**Extrait à lire:**
========
Toutefois le manager, dans ses relations professionnelles et humaines avec les bénévoles, ne doit pas seulement se servir des mots magiques tels que « s’il vous plaît » et « merci ». Il me semble qu’il doit aussi pouvoir informer, dans la mesure où cette possibilité existe, de la protection sociale dont pourraient, sous certaines conditions, bénéficier ces bénévoles. Cet aspect pourrait utilement faire l’objet d’une révision de ce livre et être traité dans le cadre d’une comparaison internationale. En effet, il y a déjà vingt ans que le Comité des ministres du Conseil de l’Europe s’est préoccupé d’un aspect spécifique du bénévolat et a adressé aux gouvernements de ses Etats membres une recommandation relative à la sécurité sociale des travailleurs sans statut professionnel (les aidants, les personnes au foyer ayant des responsabilités familiales et les personnes bénévoles). Le texte vise « les personnes qui, d’une façon bénévole, dans le cadre d’une organisation d’intérêt social ou socio- culturel ou à titre individuel, exercent des activités ou rendent des services à caractère social ou socio-culturel ». Il revient aux Etats membres de déterminer les conditions nécessaires pour qu’une personne soit considérée comme exerçant une activité bénévole. Ces personnes devraient être assurées de façon obligatoire contre les risques couverts par les branches de maladie (soins médicaux), de vieillesse, d’accident du travail et de maladies professionnelles, de prestations familiales, d’invalidité et de survivants et que « le montant des prestations devrait correspondre aux normes prescrites par les instruments de sécurité sociale du Conseil de l’Europe…. ». Des propositions pour le financement de ces prestations sont également prévues par la recommandation, à savoir : financement par cotisation personnelle, par cotisation des organisations concernées, par contributions des collectivités publiques ou par une combinaison des ces modalités.
========
**Données fournies:**
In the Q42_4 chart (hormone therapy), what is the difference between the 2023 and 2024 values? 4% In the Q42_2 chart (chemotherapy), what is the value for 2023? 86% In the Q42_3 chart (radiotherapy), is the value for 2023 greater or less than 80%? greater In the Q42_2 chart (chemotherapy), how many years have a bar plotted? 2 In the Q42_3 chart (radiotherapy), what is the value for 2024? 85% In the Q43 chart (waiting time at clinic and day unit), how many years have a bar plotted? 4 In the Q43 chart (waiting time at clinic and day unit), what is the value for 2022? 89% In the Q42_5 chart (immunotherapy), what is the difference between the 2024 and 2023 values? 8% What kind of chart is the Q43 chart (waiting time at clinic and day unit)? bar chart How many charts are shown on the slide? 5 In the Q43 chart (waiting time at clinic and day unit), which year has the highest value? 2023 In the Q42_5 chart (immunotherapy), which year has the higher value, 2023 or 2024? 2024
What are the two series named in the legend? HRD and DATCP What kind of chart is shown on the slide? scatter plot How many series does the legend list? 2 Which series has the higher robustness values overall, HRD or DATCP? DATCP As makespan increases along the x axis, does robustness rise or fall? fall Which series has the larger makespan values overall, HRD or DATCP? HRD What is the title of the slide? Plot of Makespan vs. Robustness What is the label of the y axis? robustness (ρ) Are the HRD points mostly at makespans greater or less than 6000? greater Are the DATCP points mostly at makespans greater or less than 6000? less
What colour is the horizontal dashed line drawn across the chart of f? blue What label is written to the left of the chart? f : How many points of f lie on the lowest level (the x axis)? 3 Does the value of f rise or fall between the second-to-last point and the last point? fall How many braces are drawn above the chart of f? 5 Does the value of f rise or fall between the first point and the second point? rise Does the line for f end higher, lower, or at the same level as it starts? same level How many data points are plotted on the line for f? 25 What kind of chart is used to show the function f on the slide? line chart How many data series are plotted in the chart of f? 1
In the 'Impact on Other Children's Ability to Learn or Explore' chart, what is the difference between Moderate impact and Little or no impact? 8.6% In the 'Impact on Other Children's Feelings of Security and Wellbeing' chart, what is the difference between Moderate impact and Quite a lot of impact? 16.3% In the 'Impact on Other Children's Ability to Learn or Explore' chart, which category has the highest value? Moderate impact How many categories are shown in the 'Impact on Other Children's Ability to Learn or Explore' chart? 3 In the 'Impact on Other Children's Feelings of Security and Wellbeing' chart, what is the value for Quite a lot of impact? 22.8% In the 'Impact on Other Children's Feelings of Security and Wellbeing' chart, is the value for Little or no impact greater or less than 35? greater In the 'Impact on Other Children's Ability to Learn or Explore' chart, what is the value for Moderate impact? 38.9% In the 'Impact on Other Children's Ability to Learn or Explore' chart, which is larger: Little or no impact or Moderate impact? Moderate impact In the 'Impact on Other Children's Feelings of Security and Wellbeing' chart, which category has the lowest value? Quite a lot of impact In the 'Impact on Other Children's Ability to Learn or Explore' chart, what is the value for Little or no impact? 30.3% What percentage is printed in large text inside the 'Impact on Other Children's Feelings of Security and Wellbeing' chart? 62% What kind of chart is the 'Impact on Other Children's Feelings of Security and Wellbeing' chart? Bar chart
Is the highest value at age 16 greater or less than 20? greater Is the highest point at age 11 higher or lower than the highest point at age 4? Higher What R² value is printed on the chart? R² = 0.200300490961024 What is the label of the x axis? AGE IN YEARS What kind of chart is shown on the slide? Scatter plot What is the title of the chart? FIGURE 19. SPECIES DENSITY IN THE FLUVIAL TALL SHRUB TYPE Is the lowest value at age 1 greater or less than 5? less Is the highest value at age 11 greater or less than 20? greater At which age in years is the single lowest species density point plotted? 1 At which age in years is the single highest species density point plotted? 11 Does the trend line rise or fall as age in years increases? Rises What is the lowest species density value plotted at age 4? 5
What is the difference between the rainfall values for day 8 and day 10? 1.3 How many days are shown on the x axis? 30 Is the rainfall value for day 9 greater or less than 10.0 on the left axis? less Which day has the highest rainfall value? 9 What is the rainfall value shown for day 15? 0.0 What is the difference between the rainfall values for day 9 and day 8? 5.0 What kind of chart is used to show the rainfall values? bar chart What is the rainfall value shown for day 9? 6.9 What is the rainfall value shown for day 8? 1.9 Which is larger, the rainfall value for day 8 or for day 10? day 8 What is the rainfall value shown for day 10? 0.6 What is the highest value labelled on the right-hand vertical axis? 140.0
========
**Consigne:**
Selon l'extrait, pourquoi la protection sociale des bénévoles pourrait-elle faire l'objet d'une révision du livre et être traitée dans le cadre d'une comparaison internationale ? Répondez en une à trois phrases. La liste constitue un matériau distinct de l'extrait.

**Votre réponse:**
Il y a déjà vingt ans que le Comité des ministres du Conseil de l'Europe s'est préoccupé de cet aspect du bénévolat. Il a adressé aux gouvernements de ses États membres une recommandation relative à la sécurité sociale des travailleurs sans statut professionnel, parmi lesquels figurent les personnes bénévoles.